→ Scene-based reasoning records:
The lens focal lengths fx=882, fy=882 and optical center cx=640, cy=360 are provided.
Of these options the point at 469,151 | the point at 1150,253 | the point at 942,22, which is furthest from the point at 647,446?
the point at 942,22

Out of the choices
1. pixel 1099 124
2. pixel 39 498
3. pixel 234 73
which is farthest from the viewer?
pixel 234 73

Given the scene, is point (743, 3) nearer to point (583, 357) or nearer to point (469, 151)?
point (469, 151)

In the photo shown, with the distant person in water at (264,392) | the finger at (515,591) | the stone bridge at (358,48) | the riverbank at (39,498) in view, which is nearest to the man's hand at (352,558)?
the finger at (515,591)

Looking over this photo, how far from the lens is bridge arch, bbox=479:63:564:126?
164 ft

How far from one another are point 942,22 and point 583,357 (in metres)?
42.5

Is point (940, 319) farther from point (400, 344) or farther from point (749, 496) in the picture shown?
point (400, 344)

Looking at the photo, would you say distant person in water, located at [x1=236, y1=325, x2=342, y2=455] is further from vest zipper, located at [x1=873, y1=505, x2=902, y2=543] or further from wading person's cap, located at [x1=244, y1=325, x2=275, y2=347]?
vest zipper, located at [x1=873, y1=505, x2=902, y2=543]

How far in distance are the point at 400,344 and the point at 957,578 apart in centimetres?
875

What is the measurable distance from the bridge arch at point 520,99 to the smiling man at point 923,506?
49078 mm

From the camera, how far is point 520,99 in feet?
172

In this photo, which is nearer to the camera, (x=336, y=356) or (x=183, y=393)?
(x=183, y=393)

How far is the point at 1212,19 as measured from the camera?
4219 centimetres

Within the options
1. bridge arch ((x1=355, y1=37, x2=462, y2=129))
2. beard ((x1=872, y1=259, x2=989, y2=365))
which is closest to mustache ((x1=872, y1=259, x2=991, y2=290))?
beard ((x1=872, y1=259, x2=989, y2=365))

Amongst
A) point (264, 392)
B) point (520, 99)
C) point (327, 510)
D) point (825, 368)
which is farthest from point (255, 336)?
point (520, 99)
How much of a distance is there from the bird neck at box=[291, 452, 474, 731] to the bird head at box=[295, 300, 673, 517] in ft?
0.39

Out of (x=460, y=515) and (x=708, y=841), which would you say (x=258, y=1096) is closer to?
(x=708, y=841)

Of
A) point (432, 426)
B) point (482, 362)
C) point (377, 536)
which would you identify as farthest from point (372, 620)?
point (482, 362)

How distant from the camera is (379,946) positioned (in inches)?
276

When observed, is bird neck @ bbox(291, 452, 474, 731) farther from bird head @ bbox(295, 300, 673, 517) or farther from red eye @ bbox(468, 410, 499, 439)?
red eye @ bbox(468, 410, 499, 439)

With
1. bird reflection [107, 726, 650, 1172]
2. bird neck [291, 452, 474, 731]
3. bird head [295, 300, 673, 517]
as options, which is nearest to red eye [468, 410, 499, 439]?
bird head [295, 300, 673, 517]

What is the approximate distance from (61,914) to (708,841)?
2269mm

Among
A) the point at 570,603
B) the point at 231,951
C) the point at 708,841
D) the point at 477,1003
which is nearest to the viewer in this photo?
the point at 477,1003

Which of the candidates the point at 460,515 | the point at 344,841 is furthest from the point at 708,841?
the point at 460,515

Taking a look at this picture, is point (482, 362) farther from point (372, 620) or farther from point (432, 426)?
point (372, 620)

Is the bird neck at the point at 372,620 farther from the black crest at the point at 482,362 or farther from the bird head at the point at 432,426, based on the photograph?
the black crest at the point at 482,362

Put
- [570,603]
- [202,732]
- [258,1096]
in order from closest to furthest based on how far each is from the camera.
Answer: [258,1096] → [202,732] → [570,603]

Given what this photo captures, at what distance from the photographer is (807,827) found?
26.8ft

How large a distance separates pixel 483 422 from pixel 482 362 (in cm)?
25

→ Written request: Recast every line of the records above as a numbered list, leaving out the blank lines.

→ Finished answer:
1. The lens focal lengths fx=882, fy=882 and optical center cx=640, cy=360 are provided.
2. Of these options the point at 469,151 | the point at 1150,253 | the point at 942,22, which is furthest from the point at 647,446?
3. the point at 942,22
4. Out of the choices
5. 1. pixel 1099 124
6. 2. pixel 39 498
7. 3. pixel 234 73
8. which is farthest from the viewer?
9. pixel 234 73
10. Given the scene, is point (743, 3) nearer to point (583, 357) or nearer to point (469, 151)?
11. point (469, 151)
12. In the photo shown, with the distant person in water at (264,392) | the finger at (515,591) | the stone bridge at (358,48) | the riverbank at (39,498) in view, which is nearest to the man's hand at (352,558)?
13. the finger at (515,591)
14. Looking over this photo, how far from the lens is bridge arch, bbox=479:63:564:126?
15. 164 ft
16. How far from one another are point 942,22 and point 583,357 (in metres)?
17. 42.5
18. Is point (940, 319) farther from point (400, 344) or farther from point (749, 496) in the picture shown?
19. point (400, 344)
20. Looking at the photo, would you say distant person in water, located at [x1=236, y1=325, x2=342, y2=455] is further from vest zipper, located at [x1=873, y1=505, x2=902, y2=543] or further from wading person's cap, located at [x1=244, y1=325, x2=275, y2=347]?
21. vest zipper, located at [x1=873, y1=505, x2=902, y2=543]
22. How far in distance are the point at 400,344 and the point at 957,578 apart in centimetres?
23. 875
24. What is the measurable distance from the bridge arch at point 520,99 to the smiling man at point 923,506?
25. 49078 mm
26. From the camera, how far is point 520,99 in feet?
27. 172
28. In this photo, which is nearer to the camera, (x=336, y=356) or (x=183, y=393)?
29. (x=183, y=393)
30. How far is the point at 1212,19 as measured from the camera?
31. 4219 centimetres
32. Within the options
33. 1. bridge arch ((x1=355, y1=37, x2=462, y2=129))
34. 2. beard ((x1=872, y1=259, x2=989, y2=365))
35. which is closest to mustache ((x1=872, y1=259, x2=991, y2=290))?
36. beard ((x1=872, y1=259, x2=989, y2=365))
37. Amongst
38. A) point (264, 392)
39. B) point (520, 99)
40. C) point (327, 510)
41. D) point (825, 368)
42. which is farthest from point (255, 336)?
43. point (520, 99)
44. How much of a distance is there from the bird neck at box=[291, 452, 474, 731] to the bird head at box=[295, 300, 673, 517] in ft?
45. 0.39
46. Out of (x=460, y=515) and (x=708, y=841), which would you say (x=258, y=1096) is closer to?
47. (x=708, y=841)
48. Of
49. A) point (432, 426)
50. B) point (482, 362)
51. C) point (377, 536)
52. which would you identify as farthest from point (372, 620)?
53. point (482, 362)
54. How distant from the camera is (379,946) positioned (in inches)?
55. 276
56. When observed, is bird neck @ bbox(291, 452, 474, 731) farther from bird head @ bbox(295, 300, 673, 517) or farther from red eye @ bbox(468, 410, 499, 439)?
57. red eye @ bbox(468, 410, 499, 439)
58. With
59. 1. bird reflection [107, 726, 650, 1172]
60. 2. bird neck [291, 452, 474, 731]
61. 3. bird head [295, 300, 673, 517]
62. as options, which is nearest to red eye [468, 410, 499, 439]?
63. bird head [295, 300, 673, 517]
64. What is the approximate distance from (61,914) to (708,841)?
65. 2269mm
66. Among
67. A) the point at 570,603
68. B) the point at 231,951
69. C) the point at 708,841
70. D) the point at 477,1003
71. which is nearest to the viewer in this photo?
72. the point at 477,1003
73. Which of the candidates the point at 460,515 | the point at 344,841 is furthest from the point at 708,841?
74. the point at 460,515
75. Taking a look at this picture, is point (482, 362) farther from point (372, 620) or farther from point (432, 426)?
76. point (372, 620)
77. Is the bird neck at the point at 372,620 farther from the black crest at the point at 482,362 or farther from the bird head at the point at 432,426, based on the photograph?
78. the black crest at the point at 482,362
79. Put
80. - [570,603]
81. - [202,732]
82. - [258,1096]
83. in order from closest to furthest based on how far each is from the camera.
84. Answer: [258,1096] → [202,732] → [570,603]
85. Given what this photo captures, at what distance from the photographer is (807,827) found?
86. 26.8ft
87. How large a distance separates pixel 483 422 from pixel 482 362 (in cm)?
88. 25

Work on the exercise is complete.